--- Entries supplied ---
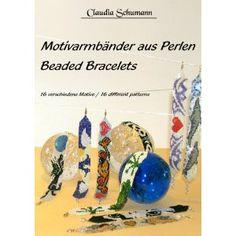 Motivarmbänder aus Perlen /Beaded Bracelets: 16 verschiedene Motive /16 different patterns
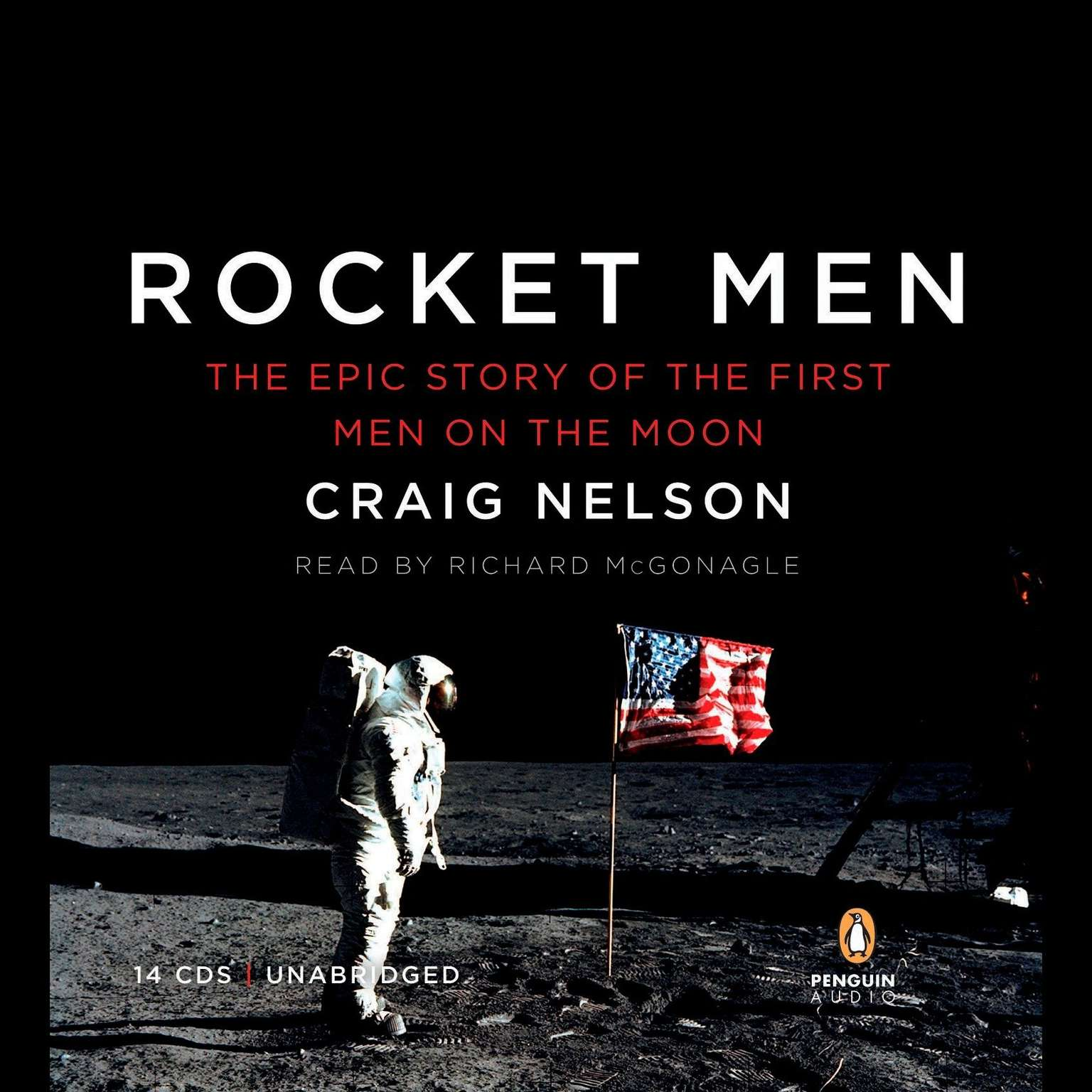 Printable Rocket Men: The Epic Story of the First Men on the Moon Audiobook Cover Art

...

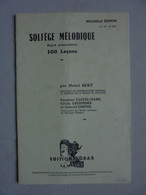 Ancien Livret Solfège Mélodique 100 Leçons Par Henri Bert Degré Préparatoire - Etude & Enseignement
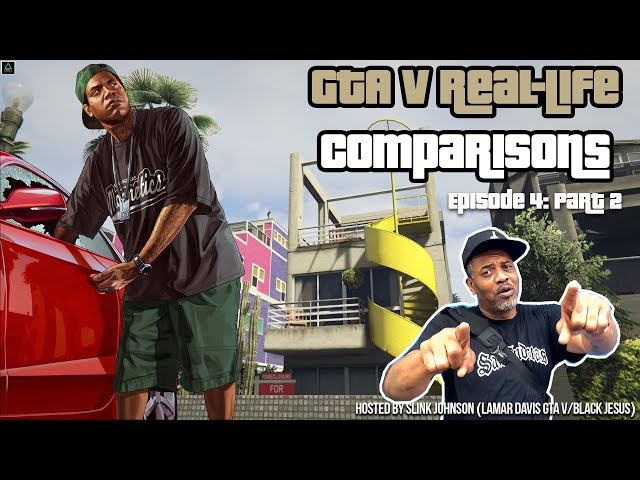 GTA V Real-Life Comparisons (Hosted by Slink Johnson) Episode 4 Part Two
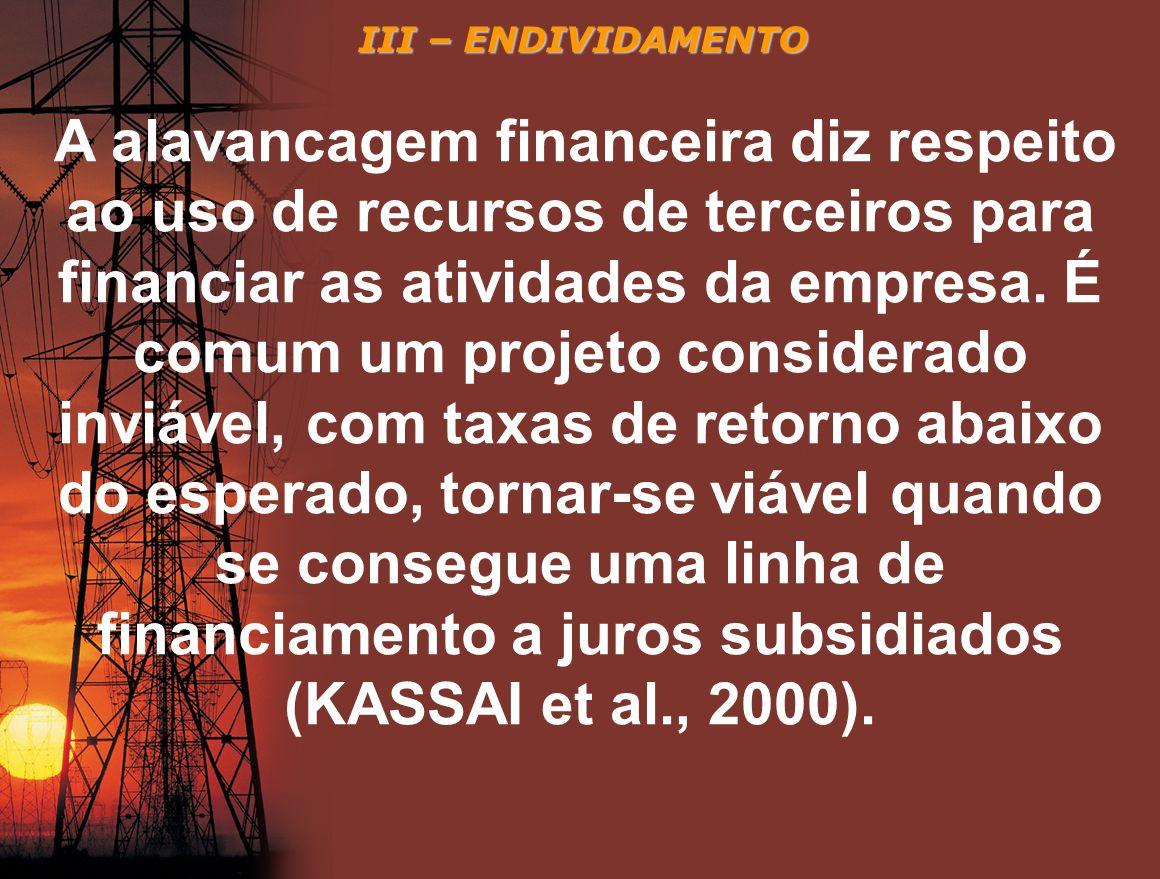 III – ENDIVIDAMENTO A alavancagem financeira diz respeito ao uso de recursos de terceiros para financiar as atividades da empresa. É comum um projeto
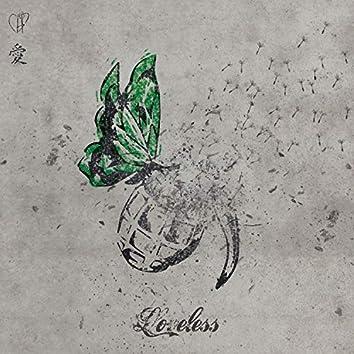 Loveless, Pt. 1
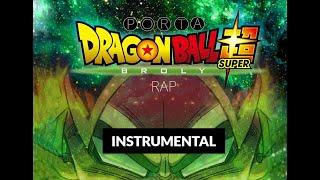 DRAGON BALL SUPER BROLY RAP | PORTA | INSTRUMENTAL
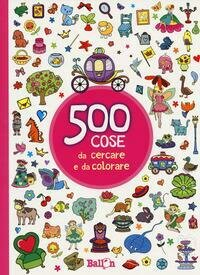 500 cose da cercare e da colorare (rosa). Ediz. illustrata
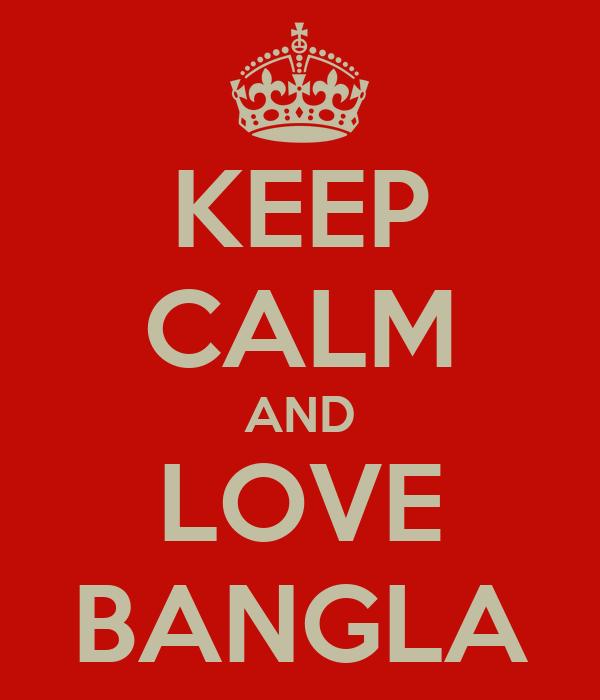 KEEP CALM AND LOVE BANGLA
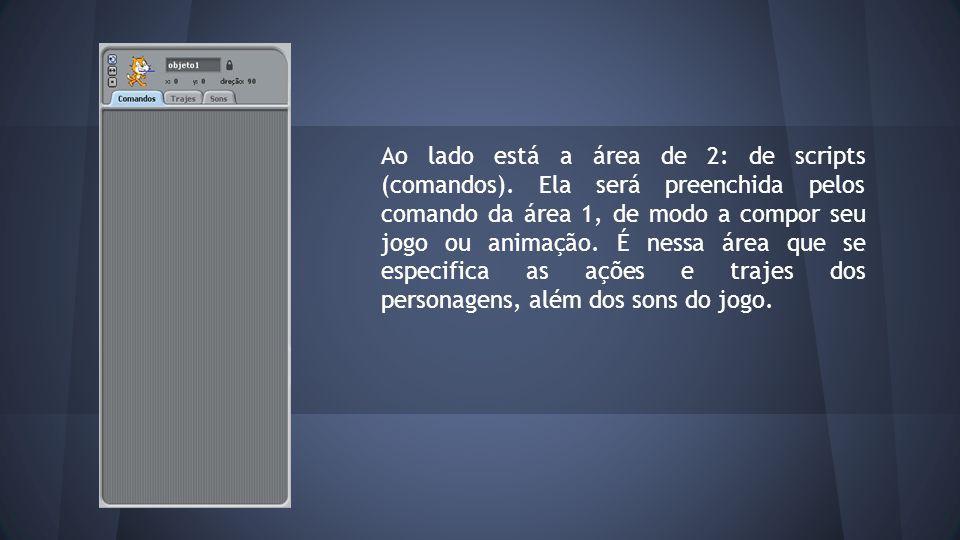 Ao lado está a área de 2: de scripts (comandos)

--- Exercise prompt ---
Leave the pictures out, and transcribe exactly the lines above starting at the one that contains "Ancien Livret Solfège" and ending at the one that contains "KEEP CALM AND LOVE BANGLA".

--- Expected output ---
 Ancien Livret Solfège Mélodique 100 Leçons Par Henri Bert Degré Préparatoire - Etude & Enseignement
 GTA V Real-Life Comparisons (Hosted by Slink Johnson) Episode 4 Part Two
 III – ENDIVIDAMENTO A alavancagem financeira diz respeito ao uso de recursos de terceiros para financiar as atividades da empresa. É comum um projeto
 Loveless, Pt. 1
 DRAGON BALL SUPER BROLY RAP | PORTA | INSTRUMENTAL
 500 cose da cercare e da colorare (rosa). Ediz. illustrata
 KEEP CALM AND LOVE BANGLA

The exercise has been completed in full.